Как уже упоминалось, я был посмертником, родившись через одиннадцать месяцев после завоевания Сан Анджело. Мать, даже на смертном ложе, стояла на том, что ужасно меня переносила. Злые же языки привыкли обращать внимание на мою схожесть с падре Филиппо, душеприказчиком и утешителем вдовы в трауре. Точно так же, как и у благочестивого иезуита, у меня имеются по шесть пальцев на ногах и родинка ниже левой лопатки. Но долгие годы я считал, что всяческое подобие между нами по сути своей дело чисто случайное.
Впрочем, почтенный монах оказался самым настоящим моим благодетелем, так как несчастная моя мать умерла родами. Так что можно сказать, что еще до того, как издать свой первый крик, я уже был круглым сиротой, так что вопли мои были полностью обоснованными.
Падре Филиппо Браккони, являющийся consigliere (советник – ит.) Совета Семи и в связи с этим ведущий совершенно светский образ жизни имел выданное епископом освобождение от церковных предписаний, позволяющее жить за пределами монастыря; имел весьма конкретные планы, если говорить о доме на Крутой улице (с кухонным выходом в Мавританский закоулок). Он собирался устроить там коллегиум для молодых людей из патрицианских кругов. Но на пути его встал главный и единственный бенефициант последней воли Луиджи, его брат, Бенедетто Деросси.

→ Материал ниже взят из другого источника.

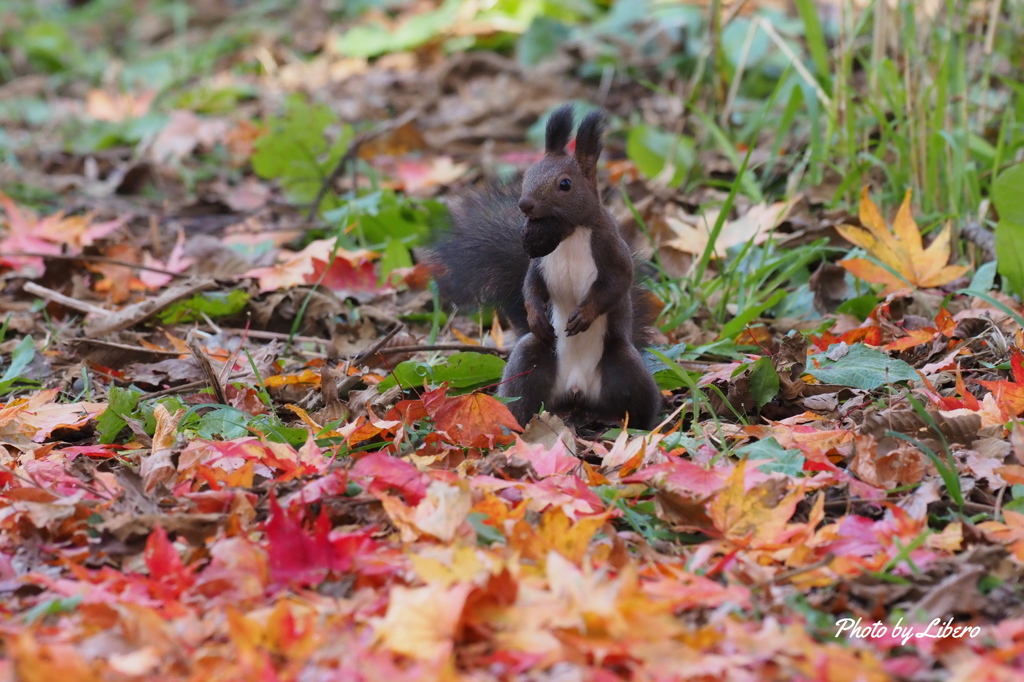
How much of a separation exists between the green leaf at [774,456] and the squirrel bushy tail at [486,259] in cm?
74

Сколько его помню, дядя Бенни был небольшим, пухлым типом неопределенного пола. В детстве его похитили берберийские пираты и после краткой, но, как утверждал сам дядя, весьма неприятной операции, продали его как кастрата в южные края. Правда, медик-еврей, так и не решив, должен ли стать окончательным эффектом евнух или кошерный иудей, работу спартачил, так что вышло ни то ни сё. По счастью в несчастье галеру с невольниками встретило христианское патрульное судно "Ее Величество Амфитрита", и после краткой стычки оно забрало весь груз себе. Командир "Амфитриты", капитан Массимо, огромный почитатель оперы и балета, вбил себе в башку, будто бы дядюшка Бенни представляет собой превосходный материал для певца, потому за свой счет послал его в школу кастратов в Кампо Гаэтани, откуда юного адепта быстро выгнали по причине отсутствия слуха и отрицательного отношения к царящим там сексуальным обычаям. Дядя Бенни принял решение, что с тех пор станет петь исключительно во время бритья. Но поскольку сам он щетины не имел, пришлось ему во имя исполнения обета открыть на первом этаже парикмахерское заведение, откуда в теплые предполуденные часы на всю округу выливалось его оригинальное, слегка хрипловатое бельканто. Фоном было характерное постукивание деревянных протезов по брусчатке двора. Это отбивал чечетку капитан Массимо, который, потеряв обе ноги в битве с мусульманами под Акантом, благодарным Бенедетто был принят на работу в качестве мажордома.